## TASK DIRECTIONS:
Nothing but an exact repeat of the data, with pictures removed, belongs in the answer.
━━━━━━━━━━━━━━━━━━━━━━━━━━━━━━
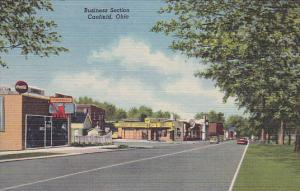 CANFIELD, Ohio, 1930-1940s; Business Section, Drug Store/Pharmacy, Laundry Dr...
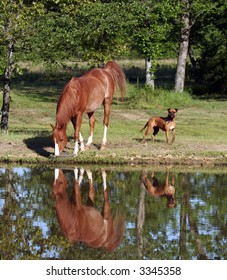 Horse and dog my pond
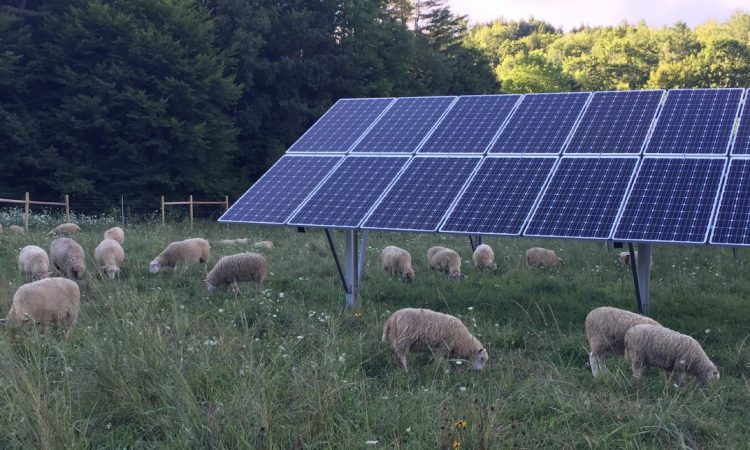 Farmers to receive 'fair price' for selling excess electricity back to the grid under new scheme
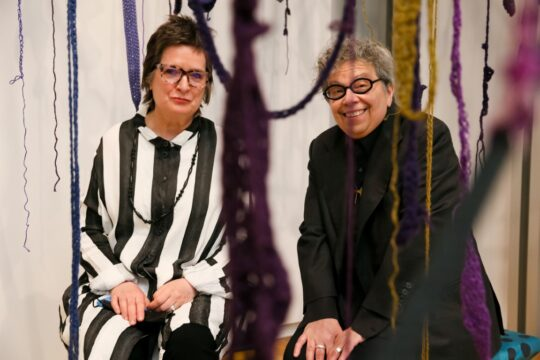 Carrie Moyer Sheila Pepe 540x360 - Event Recap: Museum of Arts and Design Preview of New Exhibitions @MADmuseum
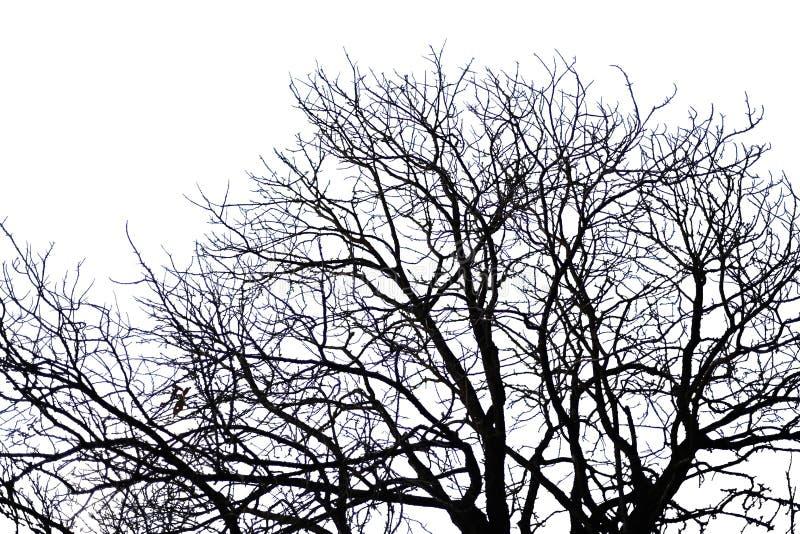 Halloween-boomtakken, op witte achtergrond worden geïsoleerd die stock foto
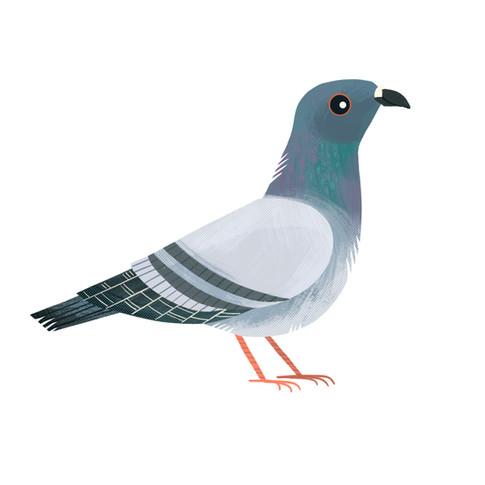 Pigeon 1.jpg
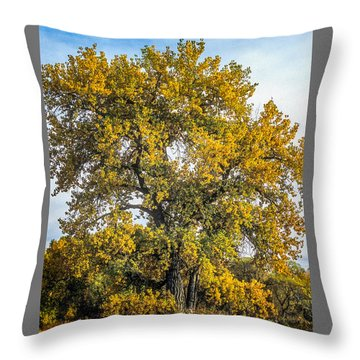 Cottonwood Tree # 12 In Fall Colors In Colorado Throw Pillow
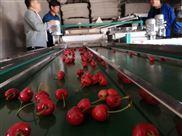 樱桃选果机 多功能全自动分拣机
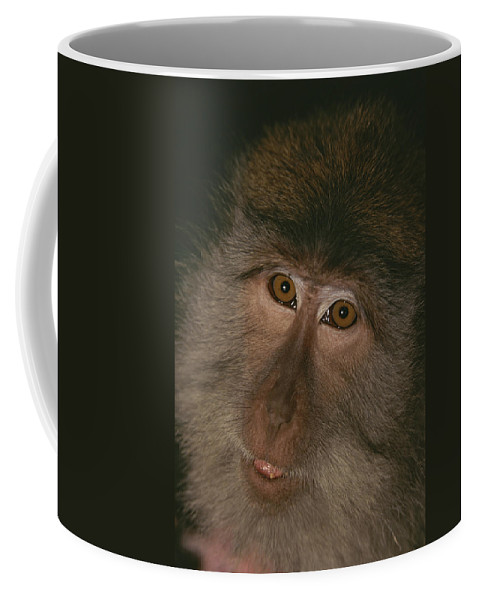 Asia Coffee Mug featuring the photograph A Close View Of The Face by Tim Laman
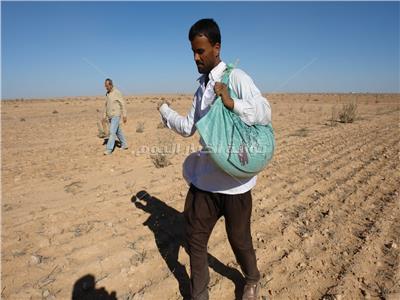 موسم الخير بالصحراء الغربية بدء تخزين الأمطار وزراعة القمح والشعير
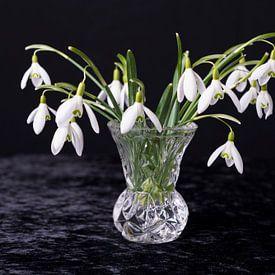 Stilleven bloemen Stilllive Flowers van Coby Zwartbol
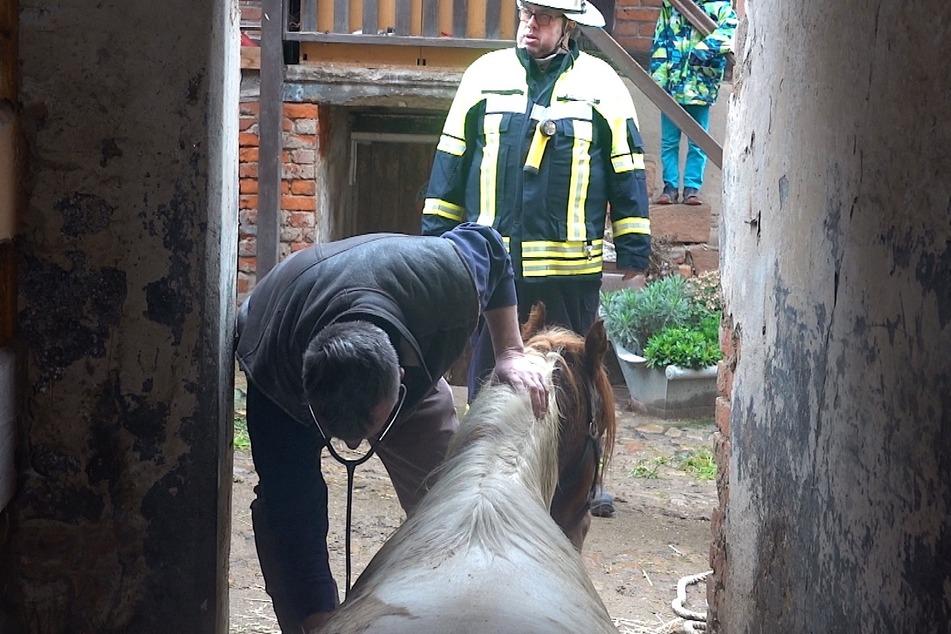Ein Tierarzt überprüft den Zustand des Ticker-Ponys.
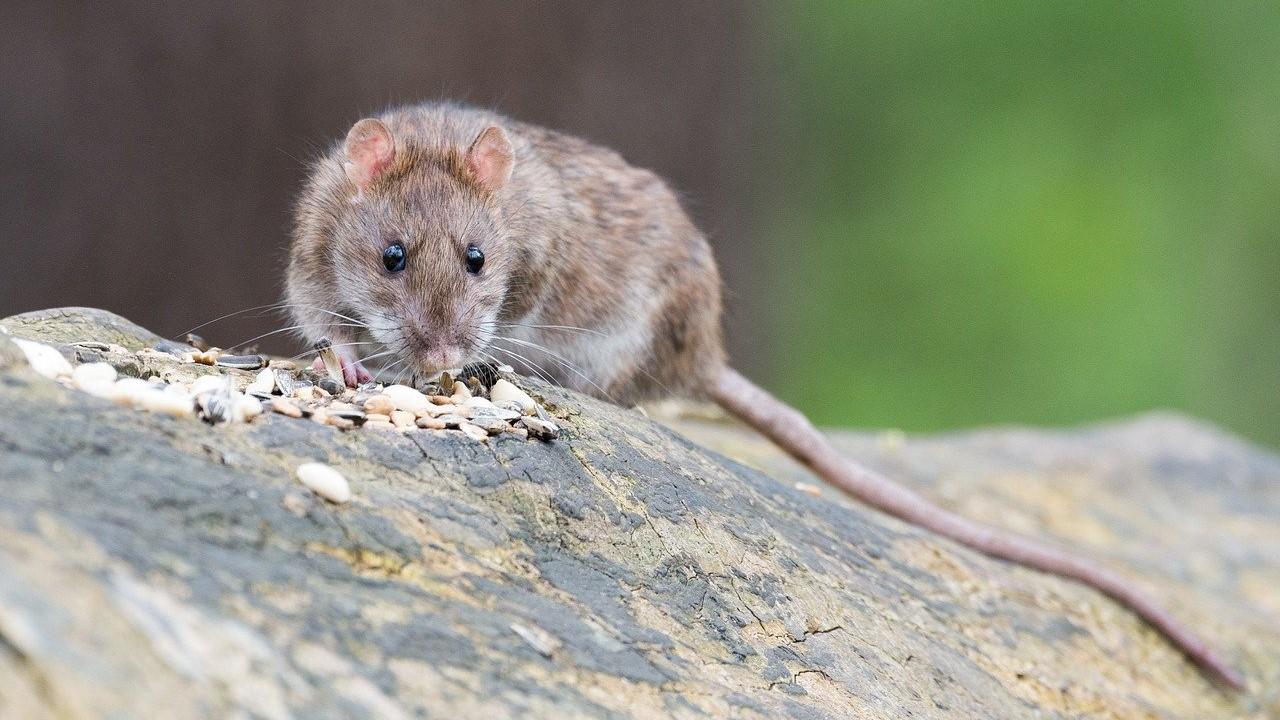 Szotyizik a patkány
━━━━━━━━━━━━━━━━━━━━━━━━━━━━━━
## SOLUTION FOR THIS PROBLEM:
 CANFIELD, Ohio, 1930-1940s; Business Section, Drug Store/Pharmacy, Laundry Dr...
 Horse and dog my pond
 Farmers to receive 'fair price' for selling excess electricity back to the grid under new scheme
 Carrie Moyer Sheila Pepe 540x360 - Event Recap: Museum of Arts and Design Preview of New Exhibitions @MADmuseum
 Halloween-boomtakken, op witte achtergrond worden geïsoleerd die stock foto
 Pigeon 1.jpg
 Cottonwood Tree # 12 In Fall Colors In Colorado Throw Pillow
 樱桃选果机 多功能全自动分拣机
 Asia Coffee Mug featuring the photograph A Close View Of The Face by Tim Laman
 موسم الخير بالصحراء الغربية بدء تخزين الأمطار وزراعة القمح والشعير
 Stilleven bloemen Stilllive Flowers van Coby Zwartbol
Ein Tierarzt überprüft den Zustand des Ticker-Ponys.
 Szotyizik a patkány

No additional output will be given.